*Task brief:* Rewrite the rows below, putting "most distant" wherever "farthest" appears and leaving everything else untouched.

*Available data:*

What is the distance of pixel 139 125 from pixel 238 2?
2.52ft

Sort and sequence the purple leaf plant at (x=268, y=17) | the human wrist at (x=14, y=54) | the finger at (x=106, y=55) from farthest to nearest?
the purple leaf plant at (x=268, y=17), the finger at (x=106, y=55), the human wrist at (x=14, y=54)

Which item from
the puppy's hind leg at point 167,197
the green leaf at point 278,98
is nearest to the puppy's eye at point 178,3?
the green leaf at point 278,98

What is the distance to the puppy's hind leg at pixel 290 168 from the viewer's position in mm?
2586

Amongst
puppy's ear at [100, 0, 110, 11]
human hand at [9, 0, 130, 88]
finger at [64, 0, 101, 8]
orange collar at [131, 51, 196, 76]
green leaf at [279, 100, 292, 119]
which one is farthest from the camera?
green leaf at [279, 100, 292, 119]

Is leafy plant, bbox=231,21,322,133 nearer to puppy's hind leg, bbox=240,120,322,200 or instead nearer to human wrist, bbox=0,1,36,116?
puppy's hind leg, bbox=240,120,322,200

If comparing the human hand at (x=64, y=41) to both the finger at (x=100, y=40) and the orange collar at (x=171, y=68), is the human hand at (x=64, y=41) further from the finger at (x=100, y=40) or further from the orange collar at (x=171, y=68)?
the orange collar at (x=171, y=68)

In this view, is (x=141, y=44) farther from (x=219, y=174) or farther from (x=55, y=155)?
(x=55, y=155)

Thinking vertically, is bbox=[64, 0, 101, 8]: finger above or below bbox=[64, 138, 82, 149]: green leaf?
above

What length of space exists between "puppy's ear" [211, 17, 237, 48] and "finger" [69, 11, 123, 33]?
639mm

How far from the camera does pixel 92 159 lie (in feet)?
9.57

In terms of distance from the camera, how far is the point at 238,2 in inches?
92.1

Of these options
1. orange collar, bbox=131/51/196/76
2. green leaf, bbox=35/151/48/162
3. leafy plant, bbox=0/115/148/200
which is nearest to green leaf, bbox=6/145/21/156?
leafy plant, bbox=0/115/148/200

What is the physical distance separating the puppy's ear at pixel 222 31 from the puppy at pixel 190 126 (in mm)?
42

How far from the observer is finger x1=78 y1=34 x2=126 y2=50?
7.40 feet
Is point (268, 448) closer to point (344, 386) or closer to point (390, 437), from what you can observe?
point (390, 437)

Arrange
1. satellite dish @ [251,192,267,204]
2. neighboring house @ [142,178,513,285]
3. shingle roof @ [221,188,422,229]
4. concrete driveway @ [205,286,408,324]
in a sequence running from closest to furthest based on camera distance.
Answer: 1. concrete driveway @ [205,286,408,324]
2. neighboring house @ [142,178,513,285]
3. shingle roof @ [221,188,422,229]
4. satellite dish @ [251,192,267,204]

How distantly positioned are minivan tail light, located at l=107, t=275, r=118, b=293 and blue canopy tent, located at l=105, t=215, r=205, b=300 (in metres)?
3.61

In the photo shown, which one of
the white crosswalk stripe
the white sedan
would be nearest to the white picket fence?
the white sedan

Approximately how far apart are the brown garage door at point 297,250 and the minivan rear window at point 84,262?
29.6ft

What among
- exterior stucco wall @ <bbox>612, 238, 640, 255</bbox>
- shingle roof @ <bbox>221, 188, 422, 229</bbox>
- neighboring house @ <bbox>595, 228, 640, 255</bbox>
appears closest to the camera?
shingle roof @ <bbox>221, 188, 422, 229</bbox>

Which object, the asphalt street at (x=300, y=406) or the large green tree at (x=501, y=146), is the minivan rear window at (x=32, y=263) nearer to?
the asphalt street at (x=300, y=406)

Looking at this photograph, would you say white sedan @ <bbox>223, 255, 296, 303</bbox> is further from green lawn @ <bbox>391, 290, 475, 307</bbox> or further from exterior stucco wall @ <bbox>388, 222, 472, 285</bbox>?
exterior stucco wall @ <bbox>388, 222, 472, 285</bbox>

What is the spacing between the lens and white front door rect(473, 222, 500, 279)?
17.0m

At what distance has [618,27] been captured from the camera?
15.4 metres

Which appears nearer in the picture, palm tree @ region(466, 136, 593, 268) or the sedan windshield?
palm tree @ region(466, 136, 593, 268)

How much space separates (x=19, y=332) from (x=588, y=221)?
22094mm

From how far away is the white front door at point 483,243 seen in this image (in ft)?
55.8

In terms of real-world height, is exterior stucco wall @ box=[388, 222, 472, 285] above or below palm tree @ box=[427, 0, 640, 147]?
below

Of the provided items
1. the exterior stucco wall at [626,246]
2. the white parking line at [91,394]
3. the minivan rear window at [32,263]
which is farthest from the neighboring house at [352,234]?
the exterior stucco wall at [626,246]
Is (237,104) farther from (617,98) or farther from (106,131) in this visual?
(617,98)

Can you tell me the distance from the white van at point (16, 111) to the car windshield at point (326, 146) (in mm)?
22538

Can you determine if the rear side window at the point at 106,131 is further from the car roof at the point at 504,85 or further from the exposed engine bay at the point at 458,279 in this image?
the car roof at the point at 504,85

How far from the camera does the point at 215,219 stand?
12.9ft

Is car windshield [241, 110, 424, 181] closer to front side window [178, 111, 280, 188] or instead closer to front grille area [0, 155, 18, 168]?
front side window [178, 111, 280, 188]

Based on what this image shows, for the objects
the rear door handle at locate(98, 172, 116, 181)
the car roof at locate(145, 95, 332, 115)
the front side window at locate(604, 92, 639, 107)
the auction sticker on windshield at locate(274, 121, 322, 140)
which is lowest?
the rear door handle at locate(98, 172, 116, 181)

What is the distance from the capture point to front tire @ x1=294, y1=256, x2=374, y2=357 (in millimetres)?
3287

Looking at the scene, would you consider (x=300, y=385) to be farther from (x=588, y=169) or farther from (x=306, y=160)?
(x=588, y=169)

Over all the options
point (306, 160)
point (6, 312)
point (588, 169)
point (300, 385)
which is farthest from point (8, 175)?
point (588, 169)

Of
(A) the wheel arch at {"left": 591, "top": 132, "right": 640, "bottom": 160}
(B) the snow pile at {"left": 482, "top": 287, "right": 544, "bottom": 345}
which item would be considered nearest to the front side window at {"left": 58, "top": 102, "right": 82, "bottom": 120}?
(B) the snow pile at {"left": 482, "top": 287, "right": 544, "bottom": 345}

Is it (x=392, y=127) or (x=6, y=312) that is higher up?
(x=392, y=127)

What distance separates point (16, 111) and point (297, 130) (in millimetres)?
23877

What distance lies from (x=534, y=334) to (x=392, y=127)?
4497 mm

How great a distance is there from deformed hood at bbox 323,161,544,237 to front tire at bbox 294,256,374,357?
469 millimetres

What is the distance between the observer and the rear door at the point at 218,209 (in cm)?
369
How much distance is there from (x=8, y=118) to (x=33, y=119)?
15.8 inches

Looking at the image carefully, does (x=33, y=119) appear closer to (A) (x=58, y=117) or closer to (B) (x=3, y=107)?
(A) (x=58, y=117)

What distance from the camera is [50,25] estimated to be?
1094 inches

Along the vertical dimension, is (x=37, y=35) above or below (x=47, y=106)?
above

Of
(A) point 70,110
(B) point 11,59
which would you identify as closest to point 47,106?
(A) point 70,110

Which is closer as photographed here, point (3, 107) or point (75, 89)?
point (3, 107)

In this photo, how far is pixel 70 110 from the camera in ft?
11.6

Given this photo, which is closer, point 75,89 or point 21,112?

*Written solution:*
What is the distance of pixel 139 125 from pixel 238 2?
2.52ft

Sort and sequence the purple leaf plant at (x=268, y=17) | the human wrist at (x=14, y=54) | the finger at (x=106, y=55) from most distant to nearest?
the purple leaf plant at (x=268, y=17), the finger at (x=106, y=55), the human wrist at (x=14, y=54)

Which item from
the puppy's hind leg at point 167,197
the green leaf at point 278,98
is nearest to the puppy's eye at point 178,3?
the green leaf at point 278,98

What is the distance to the puppy's hind leg at pixel 290 168 from the viewer's position in mm?
2586

Amongst
puppy's ear at [100, 0, 110, 11]
human hand at [9, 0, 130, 88]
finger at [64, 0, 101, 8]
orange collar at [131, 51, 196, 76]
green leaf at [279, 100, 292, 119]
which one is most distant from the camera?
green leaf at [279, 100, 292, 119]

Is leafy plant, bbox=231,21,322,133 nearer to puppy's hind leg, bbox=240,120,322,200 or instead nearer to human wrist, bbox=0,1,36,116?
puppy's hind leg, bbox=240,120,322,200

If comparing the human hand at (x=64, y=41) to both the finger at (x=100, y=40) and the orange collar at (x=171, y=68), is the human hand at (x=64, y=41) further from the finger at (x=100, y=40) or further from the orange collar at (x=171, y=68)?
the orange collar at (x=171, y=68)

In this view, is (x=141, y=44) farther from (x=219, y=174) or farther from (x=55, y=155)?
(x=55, y=155)

Thinking vertically, is bbox=[64, 0, 101, 8]: finger above or below bbox=[64, 138, 82, 149]: green leaf?
above

What length of space exists between "puppy's ear" [211, 17, 237, 48] and "finger" [69, 11, 123, 33]?
639mm

How far from the camera does pixel 92 159 lie (in feet)?
9.57

In terms of distance from the camera, how far is the point at 238,2 in inches?
92.1

Of these options
1. orange collar, bbox=131/51/196/76
2. green leaf, bbox=35/151/48/162
3. leafy plant, bbox=0/115/148/200
which is nearest to green leaf, bbox=6/145/21/156?
leafy plant, bbox=0/115/148/200

What is the physical distance separating the puppy's ear at pixel 222 31 from the puppy at pixel 190 126 (in mm)?
42

How far from the observer is finger x1=78 y1=34 x2=126 y2=50?
7.40 feet
Is point (268, 448) closer to point (344, 386) or closer to point (390, 437), from what you can observe?
point (390, 437)

Arrange
1. satellite dish @ [251,192,267,204]
2. neighboring house @ [142,178,513,285]
3. shingle roof @ [221,188,422,229]
4. concrete driveway @ [205,286,408,324]
in a sequence running from closest to furthest based on camera distance.
Answer: 1. concrete driveway @ [205,286,408,324]
2. neighboring house @ [142,178,513,285]
3. shingle roof @ [221,188,422,229]
4. satellite dish @ [251,192,267,204]

How distantly positioned are minivan tail light, located at l=107, t=275, r=118, b=293 and blue canopy tent, located at l=105, t=215, r=205, b=300 (in metres)?
3.61

In the photo shown, which one of
the white crosswalk stripe
the white sedan
would be nearest to the white picket fence?
the white sedan

Approximately how far apart are the brown garage door at point 297,250 and the minivan rear window at point 84,262?
29.6ft

What among
- exterior stucco wall @ <bbox>612, 238, 640, 255</bbox>
- shingle roof @ <bbox>221, 188, 422, 229</bbox>
- neighboring house @ <bbox>595, 228, 640, 255</bbox>
appears closest to the camera?
shingle roof @ <bbox>221, 188, 422, 229</bbox>

Which object, the asphalt street at (x=300, y=406) or the large green tree at (x=501, y=146), is the minivan rear window at (x=32, y=263) nearer to?
the asphalt street at (x=300, y=406)

Looking at this photograph, would you say white sedan @ <bbox>223, 255, 296, 303</bbox> is further from green lawn @ <bbox>391, 290, 475, 307</bbox> or further from exterior stucco wall @ <bbox>388, 222, 472, 285</bbox>?
exterior stucco wall @ <bbox>388, 222, 472, 285</bbox>

What is the spacing between the lens and white front door rect(473, 222, 500, 279)?
17.0m

At what distance has [618,27] been captured from the camera?
15.4 metres

Which appears nearer in the picture, palm tree @ region(466, 136, 593, 268) or the sedan windshield?
palm tree @ region(466, 136, 593, 268)

How much space separates (x=19, y=332) from (x=588, y=221)?
22094mm

From how far away is the white front door at point 483,243 seen in this image (in ft)?
55.8

In terms of real-world height, is exterior stucco wall @ box=[388, 222, 472, 285] above or below palm tree @ box=[427, 0, 640, 147]?
below

Of the provided items
1. the exterior stucco wall at [626,246]
2. the white parking line at [91,394]
3. the minivan rear window at [32,263]
which is most distant from the neighboring house at [352,234]?
the exterior stucco wall at [626,246]
Is (237,104) farther from (617,98) or farther from (106,131) in this visual?
(617,98)

Can you tell me the distance from the white van at point (16, 111) to the car windshield at point (326, 146) (in mm)?
22538

Can you determine if the rear side window at the point at 106,131 is further from the car roof at the point at 504,85 or further from the exposed engine bay at the point at 458,279 in this image?
the car roof at the point at 504,85

How far from the camera does the point at 215,219 stand?
12.9ft

Is car windshield [241, 110, 424, 181] closer to front side window [178, 111, 280, 188] or instead closer to front grille area [0, 155, 18, 168]?
front side window [178, 111, 280, 188]

Based on what this image shows, for the objects
the rear door handle at locate(98, 172, 116, 181)
the car roof at locate(145, 95, 332, 115)
the front side window at locate(604, 92, 639, 107)
the auction sticker on windshield at locate(274, 121, 322, 140)
which is lowest?
the rear door handle at locate(98, 172, 116, 181)

What is the distance from the capture point to front tire @ x1=294, y1=256, x2=374, y2=357 (in millimetres)?
3287

Looking at the scene, would you consider (x=300, y=385) to be farther from (x=588, y=169) or farther from (x=306, y=160)?
(x=588, y=169)

Over all the options
point (306, 160)
point (6, 312)
point (588, 169)
point (300, 385)
which is most distant from point (8, 175)?
point (588, 169)

Of
(A) the wheel arch at {"left": 591, "top": 132, "right": 640, "bottom": 160}
(B) the snow pile at {"left": 482, "top": 287, "right": 544, "bottom": 345}
which item would be considered nearest to the front side window at {"left": 58, "top": 102, "right": 82, "bottom": 120}?
(B) the snow pile at {"left": 482, "top": 287, "right": 544, "bottom": 345}

Is it (x=392, y=127) or (x=6, y=312) that is higher up?
(x=392, y=127)

What distance separates point (16, 111) and point (297, 130) (in millimetres)?
23877

What distance lies from (x=534, y=334) to (x=392, y=127)?
4497 mm

How great a distance is there from deformed hood at bbox 323,161,544,237 to front tire at bbox 294,256,374,357?
469 millimetres

What is the distance between the observer and the rear door at the point at 218,209 (in cm)?
369
How much distance is there from (x=8, y=118) to (x=33, y=119)?
15.8 inches

Looking at the image carefully, does (x=33, y=119) appear closer to (A) (x=58, y=117) or closer to (B) (x=3, y=107)?
(A) (x=58, y=117)

What distance from the camera is [50,25] estimated to be?
1094 inches

Along the vertical dimension, is (x=37, y=35) above or below (x=47, y=106)?
above

Of
(A) point 70,110
(B) point 11,59
which would you identify as closest to point 47,106?
(A) point 70,110

Which is closer as photographed here, point (3, 107) or point (75, 89)?
point (3, 107)

In this photo, how far is pixel 70 110 from the camera in ft?
11.6

Given this photo, which is closer, point 75,89 or point 21,112?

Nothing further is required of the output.